**GIVEN RECORDS**
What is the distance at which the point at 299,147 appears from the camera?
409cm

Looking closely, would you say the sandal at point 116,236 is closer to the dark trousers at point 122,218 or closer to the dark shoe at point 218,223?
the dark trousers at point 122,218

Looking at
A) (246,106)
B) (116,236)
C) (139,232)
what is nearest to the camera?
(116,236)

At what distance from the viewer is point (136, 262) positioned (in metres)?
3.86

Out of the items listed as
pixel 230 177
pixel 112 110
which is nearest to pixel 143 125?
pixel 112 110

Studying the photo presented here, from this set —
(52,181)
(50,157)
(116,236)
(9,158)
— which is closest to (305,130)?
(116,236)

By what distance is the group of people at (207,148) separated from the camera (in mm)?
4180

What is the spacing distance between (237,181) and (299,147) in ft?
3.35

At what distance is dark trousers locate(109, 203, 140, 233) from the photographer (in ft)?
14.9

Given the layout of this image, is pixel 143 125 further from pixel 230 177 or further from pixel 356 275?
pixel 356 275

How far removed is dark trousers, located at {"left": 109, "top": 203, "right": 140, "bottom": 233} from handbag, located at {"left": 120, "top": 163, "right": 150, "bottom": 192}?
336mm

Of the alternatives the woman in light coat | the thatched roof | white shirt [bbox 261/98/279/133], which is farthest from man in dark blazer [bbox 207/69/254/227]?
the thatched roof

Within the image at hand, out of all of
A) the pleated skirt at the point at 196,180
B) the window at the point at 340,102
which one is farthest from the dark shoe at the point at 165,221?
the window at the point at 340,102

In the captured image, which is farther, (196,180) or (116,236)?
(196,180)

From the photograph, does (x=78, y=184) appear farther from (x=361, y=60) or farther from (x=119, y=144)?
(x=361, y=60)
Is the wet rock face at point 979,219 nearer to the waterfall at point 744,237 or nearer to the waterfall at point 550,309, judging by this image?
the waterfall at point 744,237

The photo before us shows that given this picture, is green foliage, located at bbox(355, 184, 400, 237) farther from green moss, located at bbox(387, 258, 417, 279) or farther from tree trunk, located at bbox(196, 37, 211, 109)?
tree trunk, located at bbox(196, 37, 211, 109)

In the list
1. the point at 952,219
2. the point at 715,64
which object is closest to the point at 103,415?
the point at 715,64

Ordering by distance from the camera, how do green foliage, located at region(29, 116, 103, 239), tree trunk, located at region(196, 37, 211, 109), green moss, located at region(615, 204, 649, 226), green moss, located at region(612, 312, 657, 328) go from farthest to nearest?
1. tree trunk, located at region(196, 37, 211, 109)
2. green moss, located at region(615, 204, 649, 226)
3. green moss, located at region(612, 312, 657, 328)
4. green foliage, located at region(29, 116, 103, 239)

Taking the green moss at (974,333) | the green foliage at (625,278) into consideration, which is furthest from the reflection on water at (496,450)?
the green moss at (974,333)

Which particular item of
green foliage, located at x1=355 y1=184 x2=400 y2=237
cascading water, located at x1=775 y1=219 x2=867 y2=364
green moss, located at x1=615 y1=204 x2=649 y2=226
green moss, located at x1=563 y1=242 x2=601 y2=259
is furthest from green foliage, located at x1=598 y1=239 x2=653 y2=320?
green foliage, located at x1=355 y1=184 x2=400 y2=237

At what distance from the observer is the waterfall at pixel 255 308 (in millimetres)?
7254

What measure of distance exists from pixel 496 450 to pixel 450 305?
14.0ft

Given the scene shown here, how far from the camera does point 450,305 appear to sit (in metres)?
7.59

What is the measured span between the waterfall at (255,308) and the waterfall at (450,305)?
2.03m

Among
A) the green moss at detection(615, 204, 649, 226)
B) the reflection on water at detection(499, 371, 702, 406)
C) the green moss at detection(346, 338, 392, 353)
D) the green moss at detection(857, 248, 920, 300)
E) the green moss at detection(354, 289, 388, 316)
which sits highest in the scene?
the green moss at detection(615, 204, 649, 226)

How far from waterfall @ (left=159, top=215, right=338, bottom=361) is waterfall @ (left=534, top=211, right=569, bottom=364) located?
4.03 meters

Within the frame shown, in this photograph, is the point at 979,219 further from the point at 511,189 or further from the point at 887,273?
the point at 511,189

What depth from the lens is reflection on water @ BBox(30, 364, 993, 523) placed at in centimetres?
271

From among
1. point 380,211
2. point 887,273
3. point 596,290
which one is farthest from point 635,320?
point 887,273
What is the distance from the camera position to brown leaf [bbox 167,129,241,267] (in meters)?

**DESCRIPTION OF THE TASK**
Rewrite the entries above, swapping every "camera" for "observer" and leaving everything else unchanged.

**RESPONSE TO THE TASK**
What is the distance at which the point at 299,147 appears from the observer?
409cm

Looking closely, would you say the sandal at point 116,236 is closer to the dark trousers at point 122,218 or closer to the dark shoe at point 218,223?
the dark trousers at point 122,218

Looking at
A) (246,106)
B) (116,236)
C) (139,232)
what is nearest to the observer?
(116,236)

At what distance from the viewer is point (136, 262) positioned (in metres)?
3.86

Out of the items listed as
pixel 230 177
pixel 112 110
which is nearest to pixel 143 125?
pixel 112 110

Studying the photo presented here, from this set —
(52,181)
(50,157)
(116,236)
(9,158)
— which is closest to (305,130)?
(116,236)

By what distance is the group of people at (207,148) separated from the observer (in mm)?
4180

What is the spacing distance between (237,181) and (299,147) in ft?
3.35

At what distance is dark trousers locate(109, 203, 140, 233) from the photographer (in ft)?
14.9

Given the layout of this image, is pixel 143 125 further from pixel 230 177 or further from pixel 356 275?
pixel 356 275

How far removed is dark trousers, located at {"left": 109, "top": 203, "right": 140, "bottom": 233} from handbag, located at {"left": 120, "top": 163, "right": 150, "bottom": 192}?
336mm

Of the alternatives the woman in light coat | the thatched roof | white shirt [bbox 261/98/279/133], which is farthest from man in dark blazer [bbox 207/69/254/227]?
the thatched roof

Within the image at hand, out of all of
A) the pleated skirt at the point at 196,180
B) the window at the point at 340,102
which one is farthest from the dark shoe at the point at 165,221?
the window at the point at 340,102

In the captured image, which is farther, (196,180) or (116,236)?
(196,180)

From the photograph, does (x=78, y=184) appear farther from (x=361, y=60) or farther from (x=119, y=144)?
(x=361, y=60)
Is the wet rock face at point 979,219 nearer to the waterfall at point 744,237 or nearer to the waterfall at point 550,309, judging by this image?
the waterfall at point 744,237

The photo before us shows that given this picture, is green foliage, located at bbox(355, 184, 400, 237) farther from green moss, located at bbox(387, 258, 417, 279) or farther from tree trunk, located at bbox(196, 37, 211, 109)?
tree trunk, located at bbox(196, 37, 211, 109)

In the list
1. the point at 952,219
2. the point at 715,64
which object is closest to the point at 103,415?
the point at 715,64

Ordering by distance from the observer, how do green foliage, located at region(29, 116, 103, 239), tree trunk, located at region(196, 37, 211, 109), green moss, located at region(615, 204, 649, 226), green moss, located at region(612, 312, 657, 328) go from farthest to nearest?
1. tree trunk, located at region(196, 37, 211, 109)
2. green moss, located at region(615, 204, 649, 226)
3. green moss, located at region(612, 312, 657, 328)
4. green foliage, located at region(29, 116, 103, 239)

Taking the green moss at (974,333) | the green foliage at (625,278) into consideration, which is furthest from the reflection on water at (496,450)?
the green moss at (974,333)

Which particular item of
green foliage, located at x1=355 y1=184 x2=400 y2=237
cascading water, located at x1=775 y1=219 x2=867 y2=364
green moss, located at x1=615 y1=204 x2=649 y2=226
green moss, located at x1=563 y1=242 x2=601 y2=259
is furthest from green foliage, located at x1=598 y1=239 x2=653 y2=320?
green foliage, located at x1=355 y1=184 x2=400 y2=237

At what distance from the observer is the waterfall at pixel 255 308 (in millimetres)?
7254

What measure of distance exists from pixel 496 450 to pixel 450 305?
14.0ft

Given the scene shown here, how far from the observer does point 450,305 appear to sit (in metres)?
7.59

What is the measured span between the waterfall at (255,308) and the waterfall at (450,305)?
2.03m

Among
A) the green moss at detection(615, 204, 649, 226)
B) the reflection on water at detection(499, 371, 702, 406)
C) the green moss at detection(346, 338, 392, 353)
D) the green moss at detection(857, 248, 920, 300)
E) the green moss at detection(354, 289, 388, 316)
which sits highest in the scene?
the green moss at detection(615, 204, 649, 226)

How far from waterfall @ (left=159, top=215, right=338, bottom=361) is waterfall @ (left=534, top=211, right=569, bottom=364) located?
4.03 meters

Within the frame shown, in this photograph, is the point at 979,219 further from the point at 511,189 or further from the point at 887,273?
the point at 511,189

What depth from the lens is reflection on water @ BBox(30, 364, 993, 523) placed at in centimetres?
271

From among
1. point 380,211
2. point 887,273
3. point 596,290
which one is farthest from point 635,320?
point 887,273
What is the distance from the observer position to brown leaf [bbox 167,129,241,267] (in meters)?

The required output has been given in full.